**PETUNJUK LATIHAN:**
Lanjutkan teks tentang pendidikan multikultural di bawah ini, dimulai tepat setelah kalimat terakhirnya.

**KUTIPAN SUMBER:**
☆ ☆ ☆ ☆ ☆

Pendidikan multikultural sebagai wacana baru di Indonesia dapat diimplementasikan tidak hanya melalui pendidikan formal, tetapi juga dapat dimplementasikan melalui pendidikan nonformal. Dalam pendidikan formal, pendidikan multikultural tidak harus dirancang khusus sebagai muatan substansi tersendiri, tetapi dapat diintegrasikan dalam kurikulum yang sudah ada melalui bahan ajar atau model pembelajaran. Di perguruan tinggi misalnya, dari segi substansi, pendidikan multikultural dapat diintegrasikan misalnya melalui mata kuliah umum, seperti kewarganegaraan, agama, dan bahasa. Pada tingkat SD, SLTP, atau sekolah menengah, pendidikan multikultural dapat diintegrasikan dalam bahan ajar seperti agama, sosiologi, dan antropologi, dan dapat melalui model pembelajaran, seperti diskusi kelompok atau kegiatan ekstrakurikuler. Dalam pendidikan nonformal, pendidikan multikultural dapat disosialisasikan melalui pelatihan-pelatihan dengan model pembelajaran yang responsif multikultural dengan mengedepankan penghormatan terhadap perbedaan, baik ras, suku, maupun agama antaranggota masyarakat.

☆ ☆ ☆ ☆ ☆

**DATA YANG DIBERIKAN:**
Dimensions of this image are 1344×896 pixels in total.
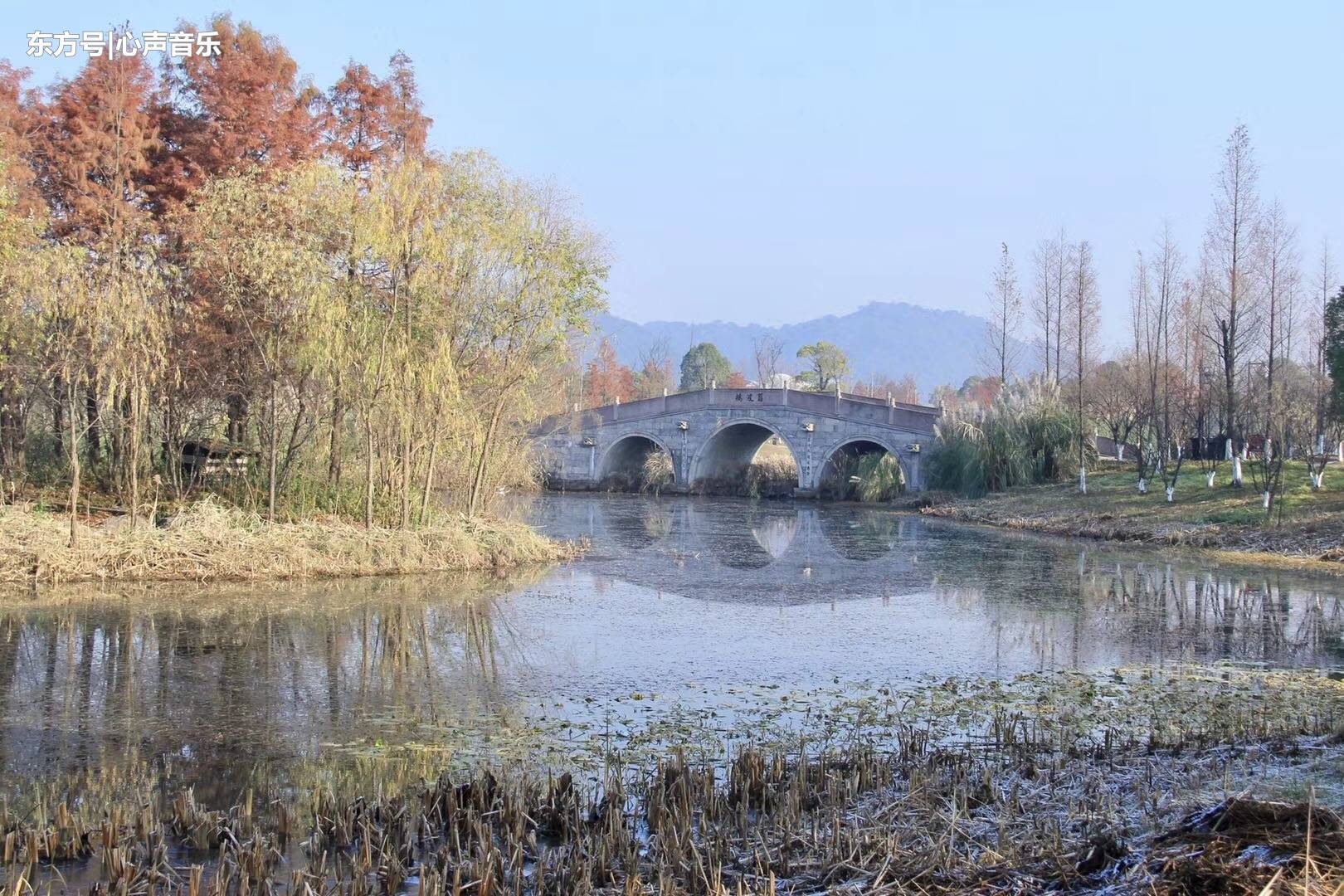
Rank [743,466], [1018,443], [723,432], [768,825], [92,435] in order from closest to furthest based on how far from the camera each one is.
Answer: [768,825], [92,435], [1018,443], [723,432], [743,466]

☆ ☆ ☆ ☆ ☆

**JAWABAN:**
Multikultural

PENDIDIKAN MULTIKULTURAL TANAMKAN SIKAP MENGHARGAI KEBERAGAMAN

[JAKARTA] Pendidikan multikultural sangat penting diterapkan guna meminimalisasi dan mencegah terjadinya konflik di beberapa daerah. Melalui pendidikan berbasis multikultural, sikap dan mindset (pemikiran) siswa akan lebih terbuka untuk memahami dan menghargai keberagaman.
"Dengan pengembangan model pendidikan berbasis multikultural diharapkan mampu menjadi salah satu metode efektif meredam konflik. Selain itu, pendidikan multikultural bisa menanamkan sekaligus mengubah pemikiran peserta didik untuk benar-benar tulus menghargai keberagaman etnis, agama, ras, dan antargolongan," kata pengamat pendidikan prof Dr HAR Tilaar, kepada Pembaruan, di sela-sela seminar pendidikan multikultural, yang digelar di Universitas Katolik Atma Jaya, Jakarta, Kamis (16/11).
Selain HAR Tilaar, tampil sebagai pembicara dalam seminar tersebut adalah Guru Madrasah Ibtidaiyah Universitas Islam Negeri (UIN) Yon Sugiono, dan Kepala Proyek Pengembangan Model Pendidikan Multikultural Pusat Kajian Pembangunan Masyarakat (PKPM) Universitas Katolik Atma Jaya Jakarta Murniati Agustina.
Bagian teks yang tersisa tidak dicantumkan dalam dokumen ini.